- Born: May 5, 1959 (age 67) New York City, New York, U.S.
- Education: Queens College, City University of New York
- Occupations: Author, television producer
- Children: 2 including Dylan Greenberg

= Keith Elliot Greenberg =

American author (born 1959)

Keith Elliot Greenberg (born May 5, 1959) is a New York Times bestselling author and television producer.

==Education==

Greenberg attended Bayside High School in Queens, New York, graduating in January 1977. Before graduating from Queens College majoring in communications and journalism, he
wrote pro wrestling stories professionally at age 19.

==Career==
His first book, Menudo, was published in 1983 and was the story of Menudo, a 1980s pop band. In the mid-1980s, he began working for USA Today, and other news publishers.

After writing about professional wrestling for a number of newspapers and magazines, he became a writer, contributor, and reporter for WWE, known formerly as World Wrestling Federation, in 1985. He also co-authored a number of biographies of professional wrestlers, including Freddie Blassie, Ric Flair, and Superstar Billy Graham.

In 1990, he wrote the PBS documentary The Blue Helmets, about United Nations peace-keeping.

In December 2010, St. Martin's Press released Love Hurts, the story of the Caffey family murder in rural Texas and Greenberg's second true-crime book for the publisher. His first was Perfect Beauty, about a murder in Ohio.

His books include New York Times best seller To Be the Man (coauthored with Ric Flair), as well as Erik is Homeless, and Zack's Story. In November 2010, Backbeat Books released December 8, 1980: The Day John Lennon Died, Greenberg's minute-by-minute account of the last day of John Lennon's life.

In 2015, Too Fast To Live, Too Young To Die, about the death of James Dean and the cult that surrounds it was published by Hal Leonard/Applause Books. Scheduled for release that year was an autobiography of former WWE Champion, The Iron Sheik to be published by ECW Press; however, its publication was cancelled. Pro Wrestling Stories opined that the book was the greatest unpublished treasure in wrestling journalism.

In 2017, his third St. Martins true-crime book, Killing for You about a crime in Orange County, California, was released.

In January, 2018, the Toronto Star listed Best Seat in the House: My Life in the Jeff Healey Band, co-authored by Greenberg and former Jeff Healey Band drummer Tom Stephen, as one of its top five music book recommendations. The Globe and Mail described the book as "240 beer-soaked...and debauched pages."

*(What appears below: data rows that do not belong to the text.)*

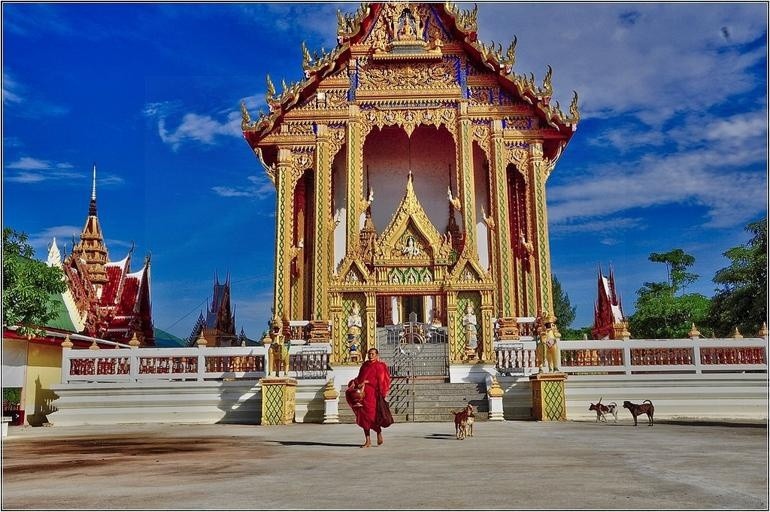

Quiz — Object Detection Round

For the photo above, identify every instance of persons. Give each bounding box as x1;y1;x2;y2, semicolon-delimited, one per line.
461;301;478;352
348;347;391;448
398;15;416;40
431;31;445;53
373;30;385;54
346;302;363;351
402;235;420;260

His 2019 book, Where You Goin' With That Gun in Your Hand? The True Crime Blotter of Rock 'n' Roll, published by Backbeat, profiles 21 deaths related to the music industry.

His book, Too Sweet: Inside the Indie Wrestling Revolution, was released in 2020 by ECW Press.

While writing the "Colour Commentary" column in the publication, Inside the Ropes Wrestling Magazine in 2021, he began writing his next book for ECW Press, Follow the Buzzards: Pro Wrestling in the Age of COVID-19.

He has written for WWE magazine, Playboy, Men's Journal, HuffPost, Maxim and The Village Voice. He previously was a producer for Geraldo at Large, a prime-time television program on Fox News, as well as for America's Most Wanted and Forensic Files. Since July 2023, he has been a producer at Dateline NBC.

ECW Press also published his book: Bigger, Better, Badder: WrestleMania III and the Year It All Changed in March 2025.
In November 2025, Random House released his book chronicling the first five years of All Elite Wrestling (AEW), titled This Book is All Elite.

He regularly appears on A&E's WWE Biography series, where he is listed as "WWE historian."

==Personal life==
He has two children and lives in Brooklyn, New York. Keith's oldest child is underground New York filmmaker Dylan Greenberg.